SS: I’m cracking their persona open, perhaps not so much the person. While I may reveal little bits of myself in these stories, I think that by focusing on certain elements, the reader also learns something about themselves, about their culture. We all know far too much about Jackson’s supposed exploits. Paul Reubens collects vintage porn, most of it allegedly gay, and Pee Wee’s Playhouse has become a gay icon. Certainly none of this can offer proof of Reubens’ sexual orientation and nor is that fact really essential to the story itself. I thought the sudden mental turn to thoughts of Cowboy Curtis (while seated in a Nurse Nancy flick) would make for an interesting, unexpected turn.
JFC: Or perhaps rather expected, especially in light of well-known ‘alleged’ details, and well-known iconography? And the same seems to hold true for Jackson, and Pamela Anderson… Is there really anything unexpected in these? Or are these stories just popular ideas, inflated and made grotesque?
SS: They mirror our culture to a certain degree and by necessity, since I am a product of my time and of the pop culture I’ve been fed since even before I was truly cognizant of media culture.
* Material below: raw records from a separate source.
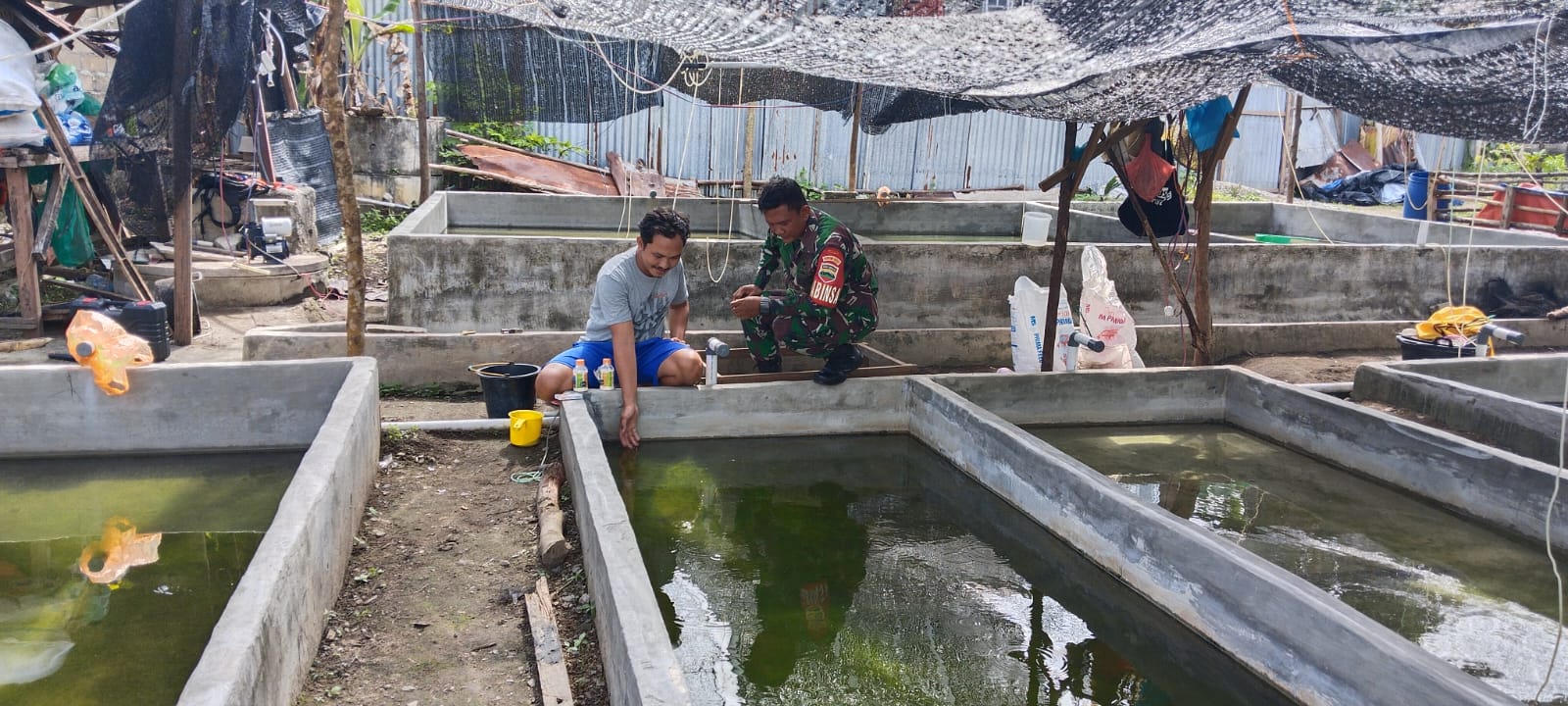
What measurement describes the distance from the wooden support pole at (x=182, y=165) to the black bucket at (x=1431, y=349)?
8.33m

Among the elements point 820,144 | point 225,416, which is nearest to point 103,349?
point 225,416

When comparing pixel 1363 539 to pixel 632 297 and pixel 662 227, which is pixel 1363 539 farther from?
pixel 632 297

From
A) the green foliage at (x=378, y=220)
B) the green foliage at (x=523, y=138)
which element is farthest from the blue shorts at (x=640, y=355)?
the green foliage at (x=523, y=138)

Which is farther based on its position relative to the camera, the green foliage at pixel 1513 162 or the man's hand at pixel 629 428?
the green foliage at pixel 1513 162

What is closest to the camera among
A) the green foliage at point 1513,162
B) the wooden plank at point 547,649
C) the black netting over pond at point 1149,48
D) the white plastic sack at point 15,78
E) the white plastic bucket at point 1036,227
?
the wooden plank at point 547,649

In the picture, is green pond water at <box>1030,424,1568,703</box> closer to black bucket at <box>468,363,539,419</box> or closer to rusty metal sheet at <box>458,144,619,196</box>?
black bucket at <box>468,363,539,419</box>

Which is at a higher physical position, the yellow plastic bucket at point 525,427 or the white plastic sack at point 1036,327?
the white plastic sack at point 1036,327

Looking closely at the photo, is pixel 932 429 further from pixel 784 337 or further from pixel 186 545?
pixel 186 545

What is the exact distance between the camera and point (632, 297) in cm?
554

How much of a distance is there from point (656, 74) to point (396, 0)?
4.66m

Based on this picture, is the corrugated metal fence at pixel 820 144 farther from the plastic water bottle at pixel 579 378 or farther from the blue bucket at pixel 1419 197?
the plastic water bottle at pixel 579 378

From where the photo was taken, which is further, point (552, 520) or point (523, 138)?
point (523, 138)

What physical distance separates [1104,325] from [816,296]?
2166 millimetres

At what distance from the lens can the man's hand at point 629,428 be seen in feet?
18.1
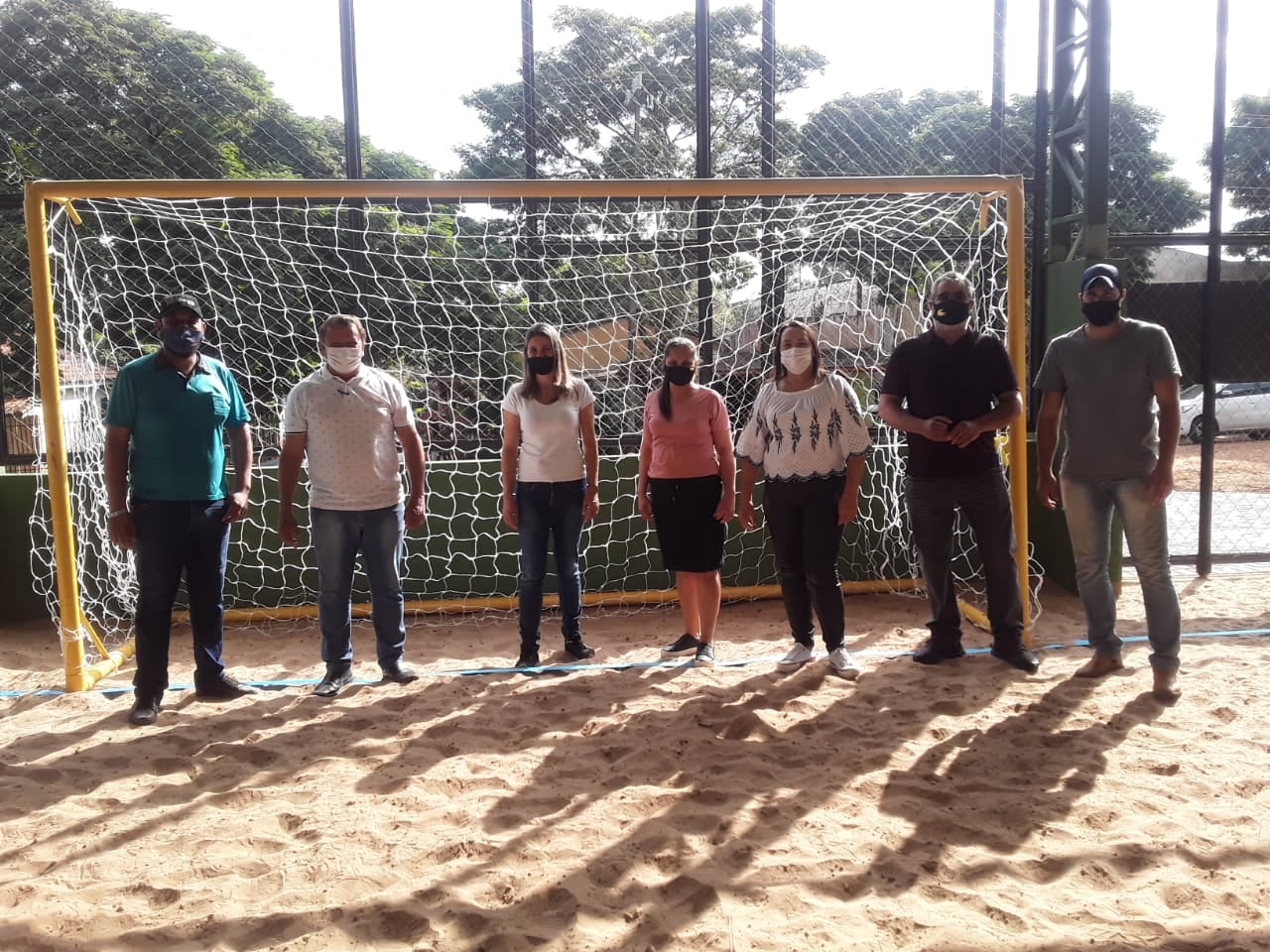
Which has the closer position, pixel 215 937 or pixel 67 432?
pixel 215 937

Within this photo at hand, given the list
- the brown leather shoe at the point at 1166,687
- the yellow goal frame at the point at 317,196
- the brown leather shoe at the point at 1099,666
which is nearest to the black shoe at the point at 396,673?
the yellow goal frame at the point at 317,196

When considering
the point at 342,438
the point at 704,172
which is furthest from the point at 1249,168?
the point at 342,438

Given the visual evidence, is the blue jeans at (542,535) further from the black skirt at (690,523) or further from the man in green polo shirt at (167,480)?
the man in green polo shirt at (167,480)

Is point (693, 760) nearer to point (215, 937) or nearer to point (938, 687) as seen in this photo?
point (938, 687)

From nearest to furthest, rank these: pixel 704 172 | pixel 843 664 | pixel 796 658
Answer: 1. pixel 843 664
2. pixel 796 658
3. pixel 704 172

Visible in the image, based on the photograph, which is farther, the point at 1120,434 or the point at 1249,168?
the point at 1249,168

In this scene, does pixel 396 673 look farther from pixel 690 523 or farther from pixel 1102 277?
pixel 1102 277

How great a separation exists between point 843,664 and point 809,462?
32.7 inches

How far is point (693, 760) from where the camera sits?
2988 mm

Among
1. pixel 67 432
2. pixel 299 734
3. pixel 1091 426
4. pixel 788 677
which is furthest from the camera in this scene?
pixel 67 432

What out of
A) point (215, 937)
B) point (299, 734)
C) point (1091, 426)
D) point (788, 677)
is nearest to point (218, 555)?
point (299, 734)

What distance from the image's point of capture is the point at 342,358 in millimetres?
3592

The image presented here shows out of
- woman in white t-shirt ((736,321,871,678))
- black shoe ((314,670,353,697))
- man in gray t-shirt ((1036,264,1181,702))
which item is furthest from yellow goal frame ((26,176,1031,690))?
black shoe ((314,670,353,697))

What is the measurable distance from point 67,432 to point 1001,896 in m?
4.20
Perhaps some people will find the stories inflated and grotesque. But that’s entertainment.
JFC: What’s entertainment? I don’t understand. Such a blanket statement doesn’t at all answer my question… Is there really anything unexpected in these? Or are these stories just popular ideas, inflated and made grotesque?
SS: Entertainment is another form of escapism. Entertainers (or, more precisely, their persona), who are part of a long tradition of spectacle and escapism and who comprise many of these stories, are themselves grotesque manifestations of our cultural obsessions and of the imperfect, contemporary process of identity construction. Celebrity personas are a socially constructed identity that is both assumed by the celebrity and projected onto them (by society). Both projection and assumption are a distinctly psychological process, and it creates tension when the genuine, anxiety-bound person confronts, in the mirror or in life, the projected-and-assumed fabrication. This is the nature of celebrity, which is an exaggeration of the real and, because of this, a grotesque. It is the collision of a celebrity’s base humanity with their fabricated super-humanity that has the most interest for me, that may have the power to point up people’s own illusions and obsessions.